DMARC-Filter: OpenDMARC Filter v1.3.2 mx1.redhat.com 7561C7EABC
Date: Thu, 17 Aug 2017 01:31:27 +0300
From: "Michael S. Tsirkin" <mst@redhat.com>
To: Paolo Bonzini <pbonzini@redhat.com>
Cc: Radim =?utf-8?B?S3LEjW3DocWZ?= <rkrcmar@redhat.com>,
        linux-kernel@vger.kernel.org, kvm@vger.kernel.org,
        stable@vger.kernel.org
Subject: Re: [PATCH] kvm: x86: disable KVM_FAST_MMIO_BUS
Message-ID: <20170817011815-mutt-send-email-mst@kernel.org>
References: <20170816112249.28939-1-pbonzini@redhat.com>
 <20170816155132-mutt-send-email-mst@kernel.org>
 <9de5ebf5-457d-2a34-0314-c6c612ddb2e9@redhat.com>
 <20170816161301-mutt-send-email-mst@kernel.org>
 <fb384aa5-6b8a-4d70-98bb-2ce2adbcaab4@redhat.com>
 <20170816194342-mutt-send-email-mst@kernel.org>
 <81dabc78-edfd-32fc-024c-c57330386a51@redhat.com>
 <20170816190316.GA2566@flask>
 <20170816224815-mutt-send-email-mst@kernel.org>
 <ac5c6c7e-1738-b1c6-96eb-6bdf198b67d2@redhat.com>
MIME-Version: 1.0
Content-Type: text/plain; charset=utf-8
Content-Disposition: inline
Content-Transfer-Encoding: 8bit
In-Reply-To: <ac5c6c7e-1738-b1c6-96eb-6bdf198b67d2@redhat.com>
Sender: linux-kernel-owner@vger.kernel.org
Content-Length: 4317
Lines: 92

On Wed, Aug 16, 2017 at 11:25:35PM +0200, Paolo Bonzini wrote:
> On 16/08/2017 21:59, Michael S. Tsirkin wrote:
> > On Wed, Aug 16, 2017 at 09:03:17PM +0200, Radim Krčmář wrote:
> >> 2017-08-16 19:19+0200, Paolo Bonzini:
> >>> On 16/08/2017 18:50, Michael S. Tsirkin wrote:
> >>>> On Wed, Aug 16, 2017 at 03:30:31PM +0200, Paolo Bonzini wrote:
> >>>>> While you can filter out instruction fetches, that's not enough.  A data
> >>>>> read could happen because someone pointed the IDT to MMIO area, and who
> >>>>> knows what the VM-exit instruction length points to in that case.
> >>>>
> >>>> Thinking more about it, I don't really see how anything
> >>>> legal guest might be doing with virtio would trigger anything
> >>>> but a fault after decoding the instruction. How does
> >>>> skipping instruction even make sense in the example you give?
> >>>
> >>> There's no such thing as a legal guest.  Anything that the hypervisor
> >>> does, that differs from real hardware, is a possible escalation path.
> >>>
> >>> This in fact makes me doubt the EMULTYPE_SKIP patch too.
> >>
> >> The main hack is that we expect EPT misconfig within a given range to be
> >> a MMIO NULL write.  I think it is fine -- EMULTYPE_SKIP is a common path
> >> that should have well tested error paths and, IIUC, virtio doesn't allow
> >> any other access, so it is a problem of the guest if a buggy/malicious
> >> application can access virtio memory.
> 
> Yes, I agree.  EMULTYPE_SKIP is fine because failed decoding still
> causes an exception to be injected.  Maybe it's better to gate the
> EMULTYPE_SKIP emulation on the exit qualification saying this is a write

I thought it's already limited to writes. I agree that's a reasonable
limitation in any case.

> and also not a page table walk---just in case.

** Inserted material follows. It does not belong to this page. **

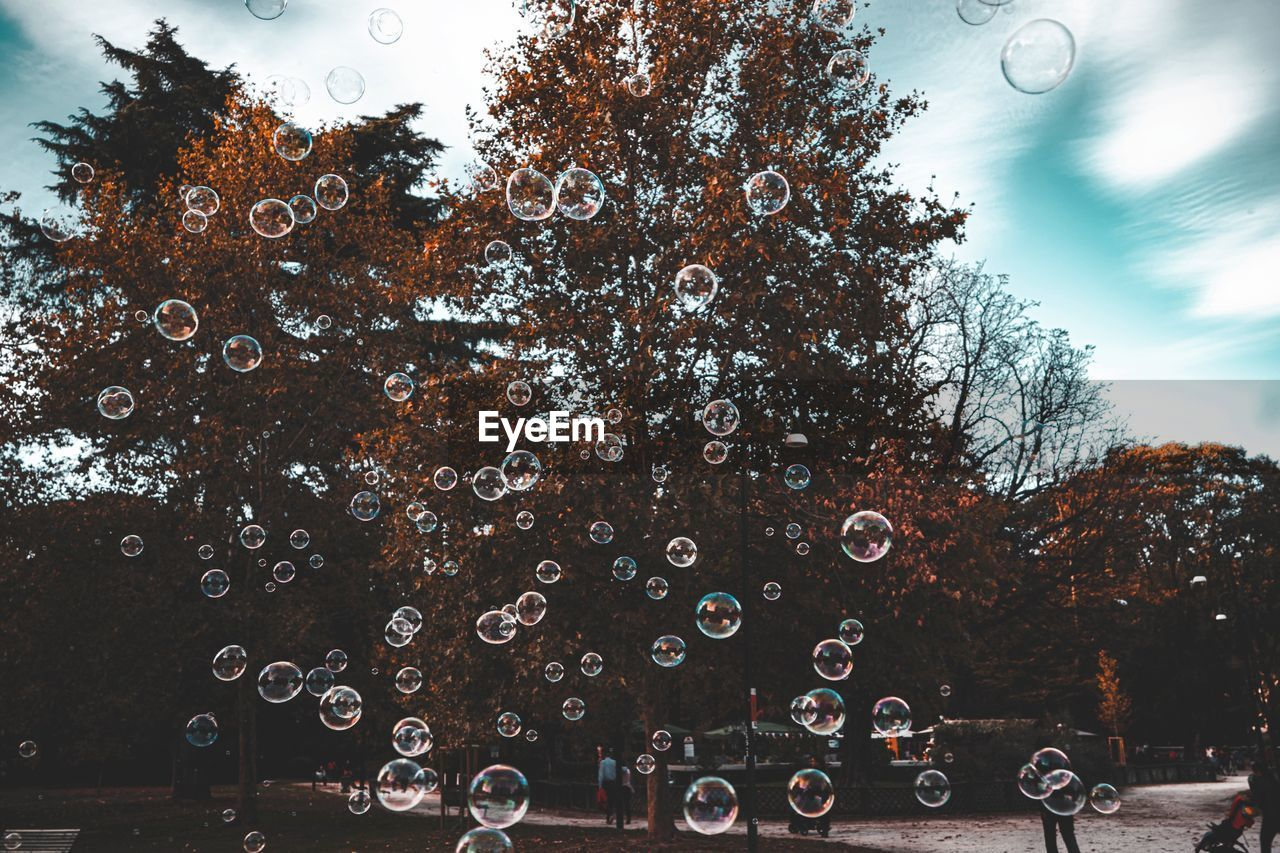 tree, bubble, nature, plant, sky, day, transparent, water, fragility, no people, soap sud, outdoors, vulnerability, bubble wand, drop, sphere, motion, mid-air, wet, rain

I still don't get it, sorry. Let's assume for the sake of argument
that it's a PT walk causing the MMIO access. Just why do you think
that it makes sense to skip the instruction that caused the walk?

> >>>> how about we blacklist nested virt for this optimization?
> >>
> >> Not every hypervisor can be easily detected ...
> > 
> > Hypervisors that don't set a hypervisor bit in CPUID are violating the
> > spec themselves, aren't they?  Anyway, we can add a management option
> > for use in a nested scenario.
> 
> No, the hypervisor bit only says that CPUID leaf 0x40000000 is defined.
> See for example
> https://kb.vmware.com/selfservice/microsites/search.do?language=en_US&cmd=displayKC&externalId=1009458:
> "Intel and AMD have also reserved CPUID leaves 0x40000000 - 0x400000FF
> for software use. Hypervisors can use these leaves to provide an
> interface to pass information from the hypervisor to the guest operating
> system running inside a virtual machine. The hypervisor bit indicates
> the presence of a hypervisor and that it is safe to test these
> additional software leaves".

Looks like it's not a bug then. Still, most hypervisors do have this
leaf so it's a reasonable way that will catch most issues.  We can
always blacklist more as they are found. Additionally let's go ahead
and add ability for userspace to disable fast MMIO for these
hypervisors we failed to detect.

> >> KVM uses standard features and SDM clearly says that the
> >> instruction length field is undefined.
> > 
> > True. Let's see whether intel can commit to a stronger definition.
> > I don't think there's any rush to make this change.
> 
> I disagree.  Relying on undefined processor features is a bad idea.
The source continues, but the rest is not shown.